> [Provided text]
-*-

Secretary of Education Arne Duncan proposed last month that a significant boost in teacher salaries could transform public schools for the better by luring the country’s brightest college graduates into the profession.

Teachers should be paid a starting salary of $60,000, Duncan said, with the opportunity to make up to $150,000 a year. That’s higher than the salaries of most high school principals, who are generally paid much more than teachers.

The median salary among all middle school teachers, for example, not just those starting out in the profession, is around $52,000, according to the Bureau of Labor Statistics.

Would paying teachers 2 to 3 times more money mean that students would learn more? We don’t know. But smaller raises of 20 percent or less have been ineffective, and one New York City school that embraced much higher pay has so far underperformed on state tests.

“It will cost money—and—given the current political climate with the nation wrestling with debt and deficits—I am sure some people will immediately say that we can’t afford it without even looking at how to redirect the money we are already spending—and mis-spending,” Duncan said at the at a conference sponsored by the National Board of Professional Teaching Standards.

Duncan’s office would not offer further details about how a school district could redirect money to teachers’ salaries or whether Duncan had any specific plans to encourage such sweeping salary changes.

But Duncan’s idea has been tried on a smaller scale, which helps us to try to predict what changes a radical increase in teacher salaries nationwide might have on education.

There is not a lot of research that shows the effect of higher pay on teacher performance, retention and satisfaction. This is in part because public school teachers are compensated fairly uniformly around the country.

-*-

> [Problems to work on]
a – Condense the paragraph of the teacher pay article that begins "Would paying teachers 2 to 3 times more money" into a short list of its key facts.
b – In the teacher pay article, reproduce the part that opens with the words containing "There is not" and closes with "around the country.", swapping "research" for "evidence".
That material stands apart from the teacher pay article and has no connection to it.

[Collected data entries]
-*-

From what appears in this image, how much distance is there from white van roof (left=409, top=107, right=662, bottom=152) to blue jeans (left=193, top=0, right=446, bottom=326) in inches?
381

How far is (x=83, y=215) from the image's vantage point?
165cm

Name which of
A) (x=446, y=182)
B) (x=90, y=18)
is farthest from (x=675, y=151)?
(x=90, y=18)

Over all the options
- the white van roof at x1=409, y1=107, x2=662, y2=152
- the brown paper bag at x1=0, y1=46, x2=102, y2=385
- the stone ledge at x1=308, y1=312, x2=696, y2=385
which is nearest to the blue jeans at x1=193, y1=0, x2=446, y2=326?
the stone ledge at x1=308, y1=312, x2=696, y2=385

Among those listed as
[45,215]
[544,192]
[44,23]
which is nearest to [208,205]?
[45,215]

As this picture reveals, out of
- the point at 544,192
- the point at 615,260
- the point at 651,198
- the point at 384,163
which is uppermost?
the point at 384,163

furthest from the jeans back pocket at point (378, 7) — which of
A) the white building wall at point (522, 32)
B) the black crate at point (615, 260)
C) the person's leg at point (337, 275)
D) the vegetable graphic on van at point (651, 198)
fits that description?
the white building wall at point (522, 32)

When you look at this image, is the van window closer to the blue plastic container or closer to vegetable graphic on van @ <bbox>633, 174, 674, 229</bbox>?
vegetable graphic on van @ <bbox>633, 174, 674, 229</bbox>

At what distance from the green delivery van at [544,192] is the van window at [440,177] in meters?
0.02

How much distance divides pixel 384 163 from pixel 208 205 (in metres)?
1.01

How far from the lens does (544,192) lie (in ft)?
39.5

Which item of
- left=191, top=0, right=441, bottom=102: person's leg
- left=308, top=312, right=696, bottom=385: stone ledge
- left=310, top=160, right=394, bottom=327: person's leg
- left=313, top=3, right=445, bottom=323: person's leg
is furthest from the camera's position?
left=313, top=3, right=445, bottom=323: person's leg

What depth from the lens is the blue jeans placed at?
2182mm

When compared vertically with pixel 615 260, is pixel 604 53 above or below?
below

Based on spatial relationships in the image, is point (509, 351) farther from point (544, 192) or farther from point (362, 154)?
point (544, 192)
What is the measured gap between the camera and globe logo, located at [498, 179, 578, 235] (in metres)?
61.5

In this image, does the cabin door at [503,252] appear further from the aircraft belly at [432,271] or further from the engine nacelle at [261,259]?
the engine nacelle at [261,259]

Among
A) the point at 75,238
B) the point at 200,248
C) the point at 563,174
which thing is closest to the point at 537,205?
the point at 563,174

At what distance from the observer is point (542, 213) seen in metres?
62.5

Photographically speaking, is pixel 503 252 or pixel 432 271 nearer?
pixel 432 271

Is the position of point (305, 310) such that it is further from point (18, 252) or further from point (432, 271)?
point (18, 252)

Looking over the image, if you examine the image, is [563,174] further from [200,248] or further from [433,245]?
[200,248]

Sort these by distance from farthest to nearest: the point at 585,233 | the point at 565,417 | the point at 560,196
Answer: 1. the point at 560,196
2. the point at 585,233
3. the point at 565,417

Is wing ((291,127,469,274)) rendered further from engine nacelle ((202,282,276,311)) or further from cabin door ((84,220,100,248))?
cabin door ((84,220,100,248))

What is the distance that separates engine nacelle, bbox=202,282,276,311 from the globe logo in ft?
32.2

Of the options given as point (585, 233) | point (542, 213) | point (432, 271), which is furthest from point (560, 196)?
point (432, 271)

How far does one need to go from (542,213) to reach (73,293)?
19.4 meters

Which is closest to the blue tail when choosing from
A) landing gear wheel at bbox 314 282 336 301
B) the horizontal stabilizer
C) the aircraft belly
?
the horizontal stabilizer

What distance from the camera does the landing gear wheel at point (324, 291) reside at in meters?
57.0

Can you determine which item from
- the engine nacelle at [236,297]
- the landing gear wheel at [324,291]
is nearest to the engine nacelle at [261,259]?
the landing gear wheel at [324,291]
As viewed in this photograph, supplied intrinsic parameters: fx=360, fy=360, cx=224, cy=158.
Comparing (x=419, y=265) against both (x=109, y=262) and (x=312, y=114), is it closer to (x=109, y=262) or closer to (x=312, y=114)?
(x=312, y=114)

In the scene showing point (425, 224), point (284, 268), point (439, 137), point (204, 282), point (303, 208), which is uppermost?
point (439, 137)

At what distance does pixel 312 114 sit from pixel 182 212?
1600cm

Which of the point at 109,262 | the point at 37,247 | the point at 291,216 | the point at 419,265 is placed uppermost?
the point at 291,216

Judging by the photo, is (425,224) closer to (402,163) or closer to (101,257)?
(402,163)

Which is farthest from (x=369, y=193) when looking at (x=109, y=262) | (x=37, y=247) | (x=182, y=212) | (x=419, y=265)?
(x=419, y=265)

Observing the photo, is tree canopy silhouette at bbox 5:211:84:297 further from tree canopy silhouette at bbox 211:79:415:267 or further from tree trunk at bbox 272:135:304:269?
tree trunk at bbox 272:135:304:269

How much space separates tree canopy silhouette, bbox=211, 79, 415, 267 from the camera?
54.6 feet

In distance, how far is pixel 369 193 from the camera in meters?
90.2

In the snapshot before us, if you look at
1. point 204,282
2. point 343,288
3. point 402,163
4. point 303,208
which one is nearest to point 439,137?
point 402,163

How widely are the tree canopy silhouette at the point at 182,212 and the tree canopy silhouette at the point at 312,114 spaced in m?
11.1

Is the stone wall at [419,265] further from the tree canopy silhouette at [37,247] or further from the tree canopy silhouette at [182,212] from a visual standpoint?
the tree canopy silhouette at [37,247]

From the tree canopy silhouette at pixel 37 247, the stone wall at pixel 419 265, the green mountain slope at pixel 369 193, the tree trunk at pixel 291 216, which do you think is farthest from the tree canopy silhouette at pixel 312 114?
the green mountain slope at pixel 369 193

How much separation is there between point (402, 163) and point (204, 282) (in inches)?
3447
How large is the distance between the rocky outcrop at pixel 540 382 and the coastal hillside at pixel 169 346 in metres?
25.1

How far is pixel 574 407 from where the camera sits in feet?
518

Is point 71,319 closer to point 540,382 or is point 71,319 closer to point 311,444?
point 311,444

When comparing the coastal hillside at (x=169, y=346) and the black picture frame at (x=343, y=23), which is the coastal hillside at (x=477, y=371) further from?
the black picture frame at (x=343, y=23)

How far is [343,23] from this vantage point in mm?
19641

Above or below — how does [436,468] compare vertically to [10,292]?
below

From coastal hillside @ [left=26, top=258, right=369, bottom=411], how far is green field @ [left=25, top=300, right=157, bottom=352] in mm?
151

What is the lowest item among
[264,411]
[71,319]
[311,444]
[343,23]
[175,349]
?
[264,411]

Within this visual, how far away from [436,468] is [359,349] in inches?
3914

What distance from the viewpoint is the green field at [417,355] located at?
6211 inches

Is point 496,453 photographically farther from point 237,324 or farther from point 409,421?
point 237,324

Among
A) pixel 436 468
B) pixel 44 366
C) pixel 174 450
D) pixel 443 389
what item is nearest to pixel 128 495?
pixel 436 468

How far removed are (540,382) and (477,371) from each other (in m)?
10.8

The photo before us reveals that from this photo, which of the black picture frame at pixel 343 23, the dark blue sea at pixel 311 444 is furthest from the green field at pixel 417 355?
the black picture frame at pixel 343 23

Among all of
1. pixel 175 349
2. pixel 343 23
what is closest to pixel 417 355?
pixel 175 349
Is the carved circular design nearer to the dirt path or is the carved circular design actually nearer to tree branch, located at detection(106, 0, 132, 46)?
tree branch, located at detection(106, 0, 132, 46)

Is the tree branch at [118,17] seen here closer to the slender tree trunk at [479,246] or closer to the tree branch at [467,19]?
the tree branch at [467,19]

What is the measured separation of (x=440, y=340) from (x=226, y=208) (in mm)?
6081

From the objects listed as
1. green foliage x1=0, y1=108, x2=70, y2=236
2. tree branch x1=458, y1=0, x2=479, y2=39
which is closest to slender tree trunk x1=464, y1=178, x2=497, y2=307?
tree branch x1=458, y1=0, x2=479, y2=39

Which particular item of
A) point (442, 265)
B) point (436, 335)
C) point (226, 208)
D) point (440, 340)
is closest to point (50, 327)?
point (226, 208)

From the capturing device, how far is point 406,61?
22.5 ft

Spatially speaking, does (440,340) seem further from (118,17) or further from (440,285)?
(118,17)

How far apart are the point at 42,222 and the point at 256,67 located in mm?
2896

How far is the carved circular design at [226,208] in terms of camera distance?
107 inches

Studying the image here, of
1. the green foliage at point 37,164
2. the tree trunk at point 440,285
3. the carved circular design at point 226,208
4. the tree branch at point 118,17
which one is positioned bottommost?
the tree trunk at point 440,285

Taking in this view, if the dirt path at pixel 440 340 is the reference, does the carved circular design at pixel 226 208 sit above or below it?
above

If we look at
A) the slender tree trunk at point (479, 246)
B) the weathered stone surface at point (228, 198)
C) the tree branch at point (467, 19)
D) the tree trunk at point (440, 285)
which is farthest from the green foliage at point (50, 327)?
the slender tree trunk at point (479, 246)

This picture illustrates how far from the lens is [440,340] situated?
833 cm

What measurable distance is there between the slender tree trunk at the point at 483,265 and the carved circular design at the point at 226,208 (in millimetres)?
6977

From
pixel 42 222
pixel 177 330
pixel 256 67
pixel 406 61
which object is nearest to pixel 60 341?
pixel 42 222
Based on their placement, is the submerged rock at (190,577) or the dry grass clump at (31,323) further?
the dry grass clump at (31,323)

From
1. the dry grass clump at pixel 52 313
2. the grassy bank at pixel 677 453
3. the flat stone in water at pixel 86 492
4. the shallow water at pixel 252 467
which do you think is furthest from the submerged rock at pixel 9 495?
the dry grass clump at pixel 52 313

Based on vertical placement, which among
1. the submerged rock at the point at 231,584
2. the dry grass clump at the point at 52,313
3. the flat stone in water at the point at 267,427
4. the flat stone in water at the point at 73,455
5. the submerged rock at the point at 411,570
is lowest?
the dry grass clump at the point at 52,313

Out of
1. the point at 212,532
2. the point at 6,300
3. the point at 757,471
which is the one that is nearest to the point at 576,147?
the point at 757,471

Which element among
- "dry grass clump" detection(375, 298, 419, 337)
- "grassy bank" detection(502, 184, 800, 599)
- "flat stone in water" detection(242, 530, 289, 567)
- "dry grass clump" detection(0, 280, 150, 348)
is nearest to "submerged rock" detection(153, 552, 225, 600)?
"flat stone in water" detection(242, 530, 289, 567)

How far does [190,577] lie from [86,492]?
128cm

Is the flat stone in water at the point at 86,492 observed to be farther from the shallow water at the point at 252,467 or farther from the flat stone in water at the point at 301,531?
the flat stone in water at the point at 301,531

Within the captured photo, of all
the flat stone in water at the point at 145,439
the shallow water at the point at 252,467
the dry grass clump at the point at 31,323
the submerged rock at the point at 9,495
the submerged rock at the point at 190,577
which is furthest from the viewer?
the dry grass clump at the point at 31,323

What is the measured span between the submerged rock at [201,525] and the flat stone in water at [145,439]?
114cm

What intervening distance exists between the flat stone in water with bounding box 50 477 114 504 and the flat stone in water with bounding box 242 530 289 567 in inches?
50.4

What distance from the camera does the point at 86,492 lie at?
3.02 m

-*-

> [Written answers]
a –
- Whether paying teachers 2 to 3 times more would increase student learning is unknown.
- Smaller raises of 20 percent or less have been ineffective.
- One New York City school that adopted much higher pay has so far underperformed on state tests.

b –
There is not a lot of evidence that shows the effect of higher pay on teacher performance, retention and satisfaction. This is in part because public school teachers are compensated fairly uniformly around the country.